Встав у края второстепенной дороги, он задумался о том, как будет выглядеть парк без Большой Суеты. Да никак. Никак не будет. Махачкала и так никак не выглядела, а без бука эта никакистость пробила бы дно. Уничтожение Большой Суеты было сравнимо с искусственным осушением озера Ак-Гёль, против чего он последние пять лет боролся в составе общественной организации, ныне уничтоженной. Озеро (по крайней мере основную его часть) они отвоевали, но за этой землей в центре Махачкалы стояли силы совершенно другого масштаба. Годовой оборот «Голден Сити» был в девять раз больше годового бюджета всей республики, то есть больше триллиона рублей. В общем, «Голден Сити» – это не шутки.

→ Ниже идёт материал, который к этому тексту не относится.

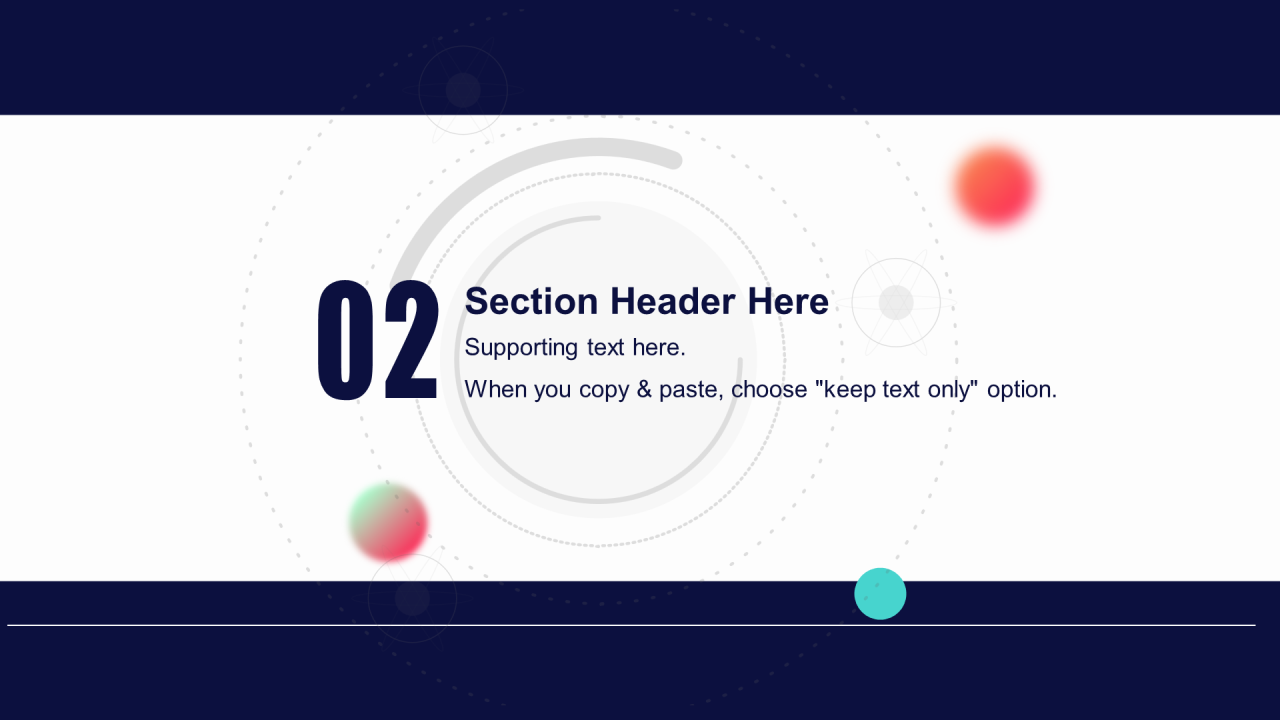 02

Section Header Here

Supporting text here.

When you copy & paste, choose "keep text only" option.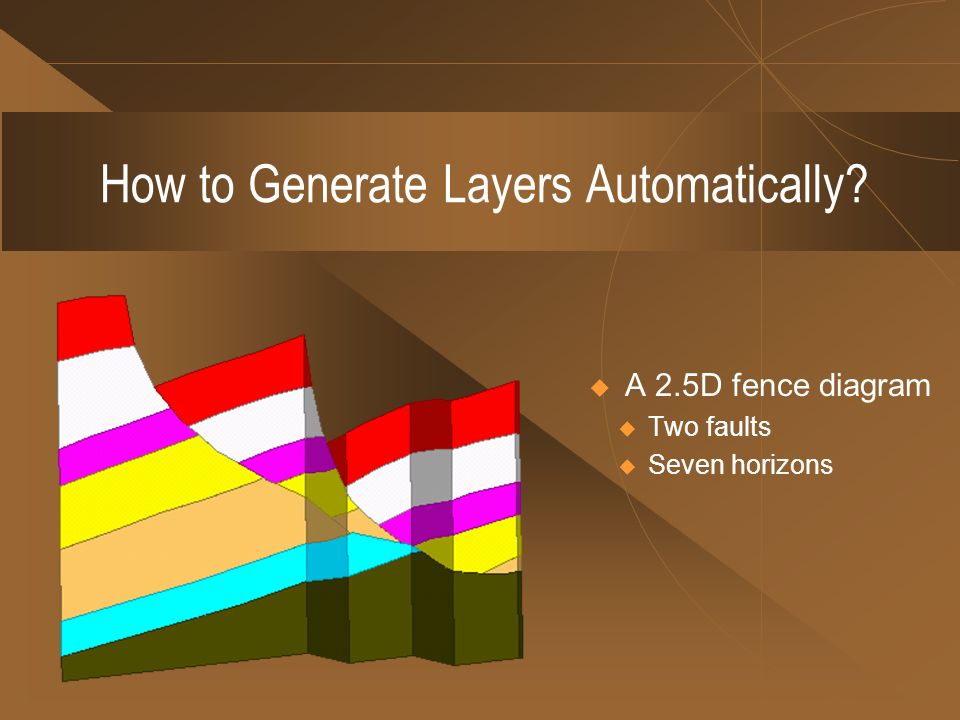 How to Generate Layers Automatically?

A 2.5D fence diagram
Two faults
Seven horizons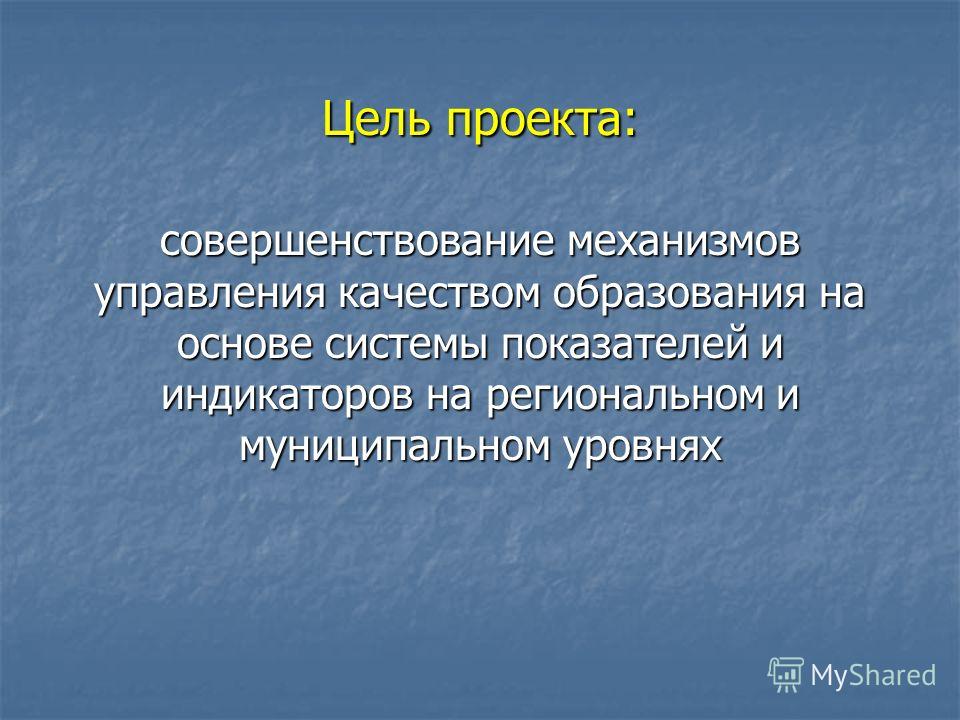 Цель проекта:

совершенствование механизмов управления качеством образования на основе системы показателей и индикаторов на региональном и муниципальном уровнях

MyShared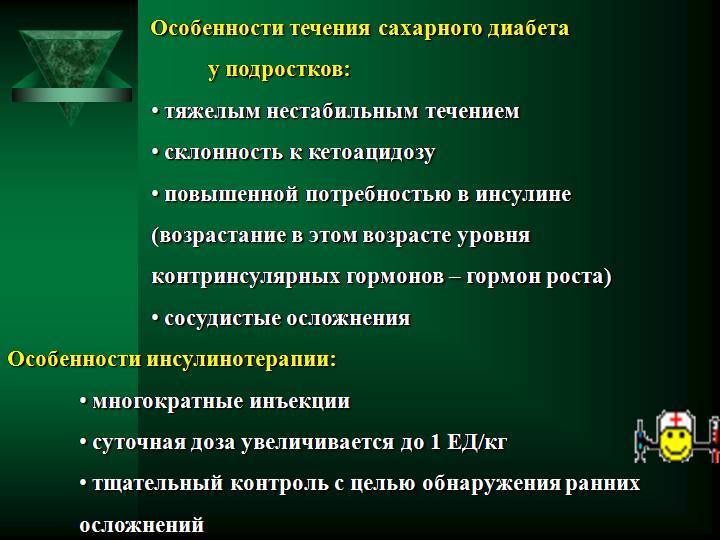 Особенности течения сахарного диабета у подростков:

• тяжелым нестабильным течением

• склонность к кетоацидозу

• повышенной потребностью в инсулине (возрастание в этом возрасте уровня контринсулярных гормонов – гормон роста)

• сосудистые осложнения

Особенности инсулинотерапии:

• многократные инъекции

• суточная доза увеличивается до 1 ЕД/кг

• тщательный контроль с целью обнаружения ранних осложнений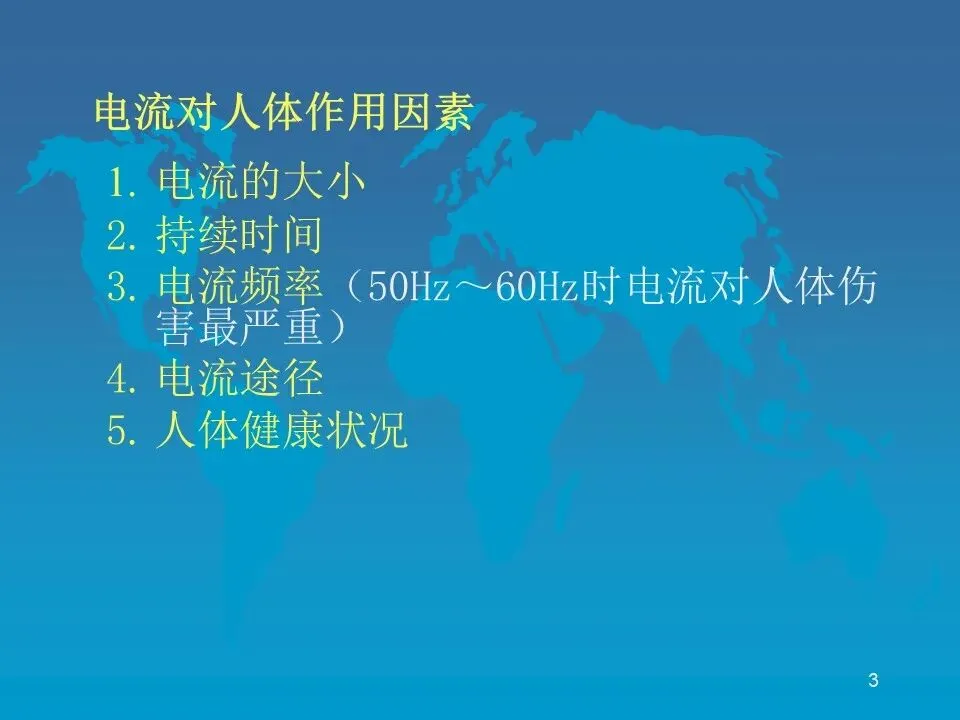 电流对人体作用因素

1. 电流的大小
2. 持续时间
3. 电流频率（50Hz～60Hz时电流对人体伤害最严重）
4. 电流途径
5. 人体健康状况

3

Стоя у пешеходного перехода, он услышал звонкую, быструю и чересчур вызывающую речь явно не дагестанского типа. Шамиль обернулся и увидел девушку, выплескивающую свое негодование по поводу судьбы Большой Суеты в экран телефона. Судя по тому, как она его держала и постоянно пыталась подобрать наиболее красивый ракурс, девушка вела эфир или записывала видео. Но лучше бы смотрела на дорогу, подумал он. А потом и высказал ей это в не самой доброжелательной манере, схватив за предплечье. Через мгновение перед ними пролетела машина.

Девушка взглянула на него, потом на машину, потом на экран телефона.

– Лучше на дорогу смотрите… – буркнул Шамиль.

– Ой! – воскликнула она.

– Дорога, – сказал он.

Растерянная девушка осталась стоять на месте, а он угрюмо побрел дальше, размышляя о том, какой все-таки безмозглый народ пошел. Со всеми этими инстаграмами[1] и тик-токами. А эти туристы! Ух… Шамиль не был особо приветлив и с обычными жителями Махачкалы, а уж туристы порой просто выводили его из себя. Их внешний вид, их привычки, разговоры. Лучше бы сидели дома… Откуда бы они ни взялись. И эта… кукла тоже.

Вечером внимание к дереву усилилось. Народ и не планировал расходиться, продолжая развлекаться на площадке перед Большой Суетой. Зима выдалась теплой. Нынешние вечерние +10 в канун Нового года и вовсе казались рекордными. Надежды на снег не было.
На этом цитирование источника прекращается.